* Source excerpt *
※ ※ ※
4 Immediate Ways You Can Support Multilingual Learners

Learn to love the superiority of And over Or

There are more than 5 million multilingual (ML) students in K–12 schools today, which represents approximately 10% of the total preK–12 student population (49.4 million)1. If spread evenly, most teachers in most schools would have 3–5 students in their classroom. I repeatedly hear teachers asking, “How can we support multilingual learners in the classroom without lowering the rigor of the lesson?” The good news is we are not looking at an either/or situation; rather, it can become a yes/and situation.

Teachers need not choose between rigorous lessons and sacrificing instructional time for the whole class to support ML students. Yes, we can keep the rigor for all, and we can utilize strategies that can be targeted to the specific needs of the ML student in the general education classroom.

Intentional and consistent use of vocabulary instruction, close reading, opportunities for dialog, and writing are practices that benefit students at all skill levels and, with additional planning, can be targeted to continual language development opportunities for ML students.

4 reliable practices that elevate learning for all

The instructional strategies that support multilingual learners are strategies that increase rigor and academic gains for all students. Teachers do not have to choose between serving multilingual learners and providing rigorous instruction for all. Classrooms where ML students thrive, offer consistent opportunities throughout the day for students to experience scaffolded and supported language practice.
※ ※ ※
* Dataset extract *
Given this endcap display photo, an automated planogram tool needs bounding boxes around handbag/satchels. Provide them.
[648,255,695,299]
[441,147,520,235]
※ ※ ※
Write out the passage of the article on supporting multilingual learners between "Intentional and consistent" and "for ML students.", inclusive, swapping "close reading" for "guided reading". The data plays no part in this work.

* Solution to the exercise *
Intentional and consistent use of vocabulary instruction, guided reading, opportunities for dialog, and writing are practices that benefit students at all skill levels and, with additional planning, can be targeted to continual language development opportunities for ML students.